## Task description
Go through the entries, filter for the word "FRONT", and copy every line that has it.

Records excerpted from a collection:
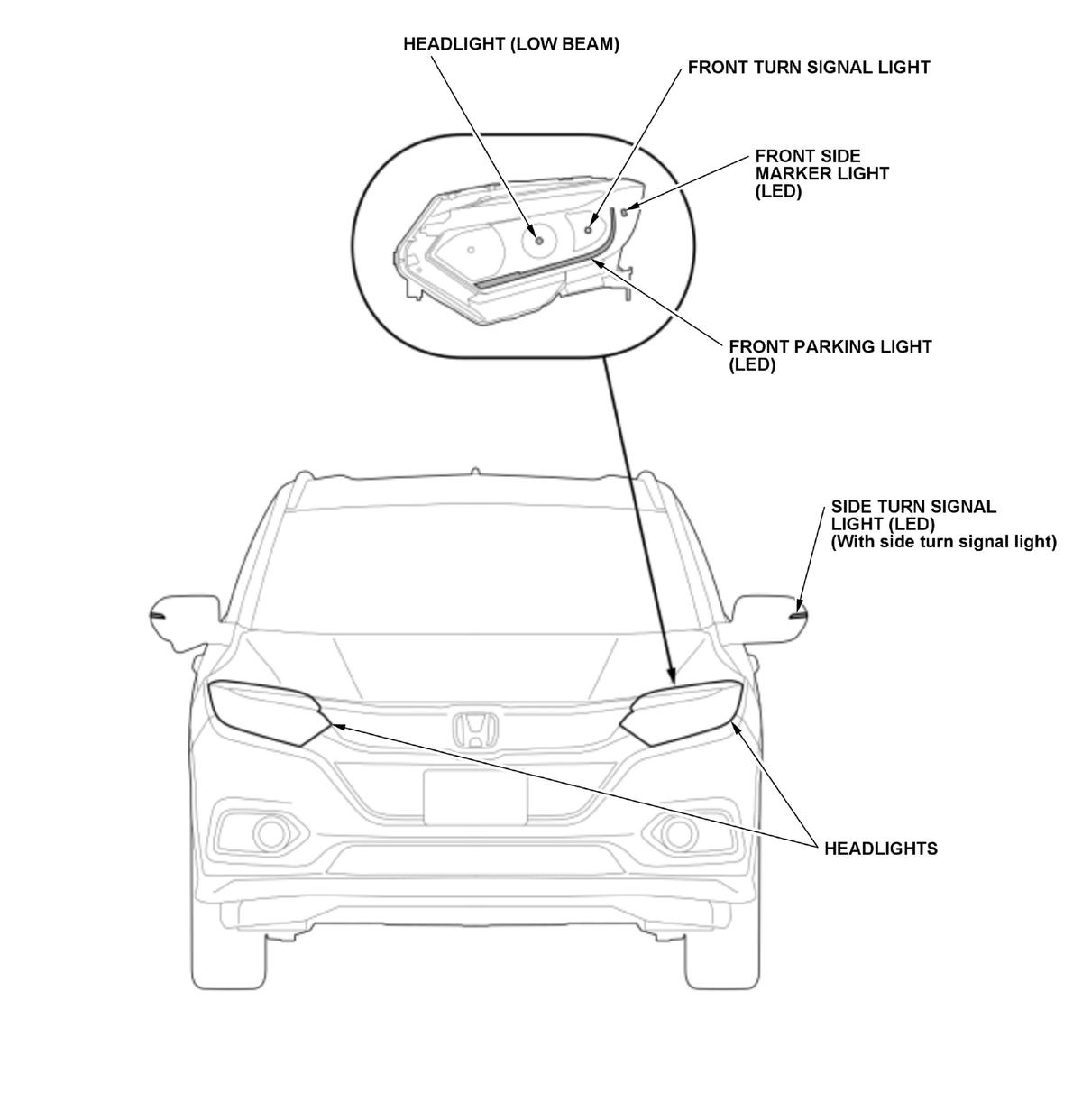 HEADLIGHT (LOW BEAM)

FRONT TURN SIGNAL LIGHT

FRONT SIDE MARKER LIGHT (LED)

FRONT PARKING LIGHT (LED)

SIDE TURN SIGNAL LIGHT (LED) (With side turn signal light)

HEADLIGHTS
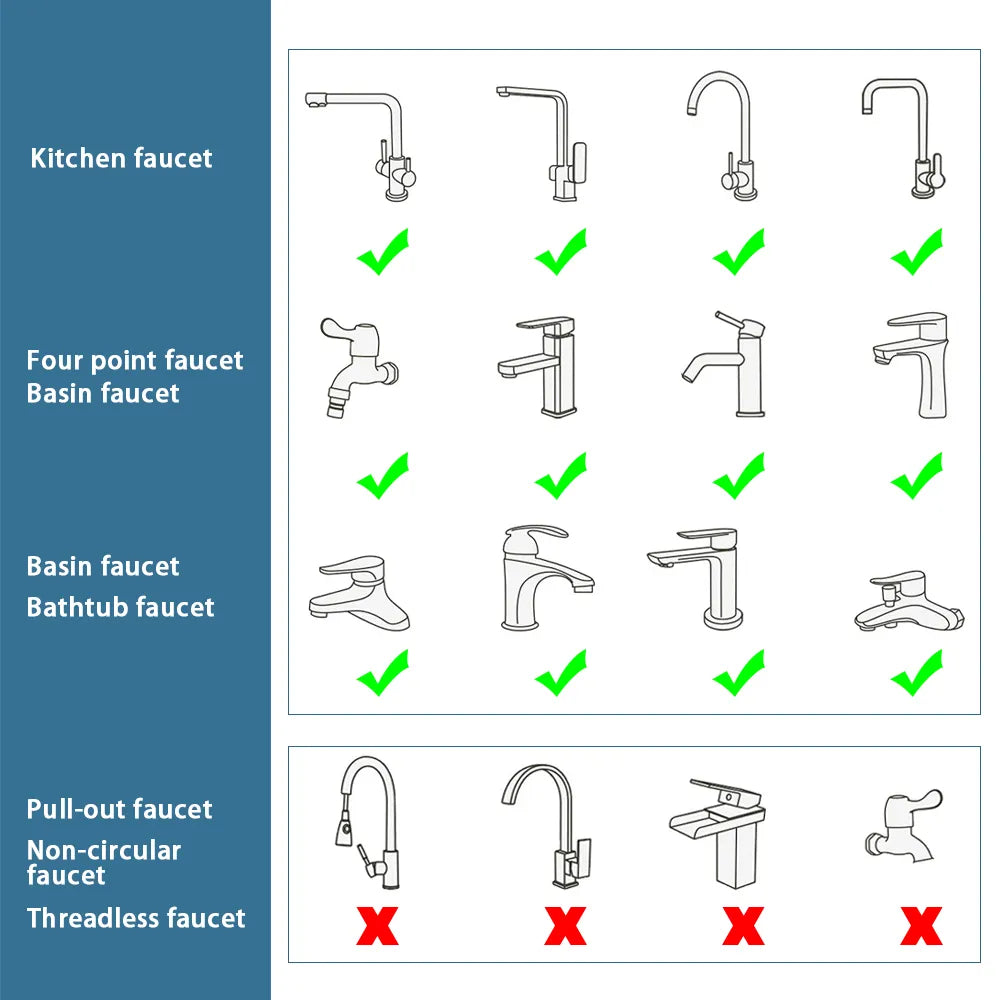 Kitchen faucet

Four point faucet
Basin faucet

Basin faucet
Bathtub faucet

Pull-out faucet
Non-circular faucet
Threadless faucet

## Final answer
FRONT TURN SIGNAL LIGHT
FRONT SIDE MARKER LIGHT (LED)
FRONT PARKING LIGHT (LED)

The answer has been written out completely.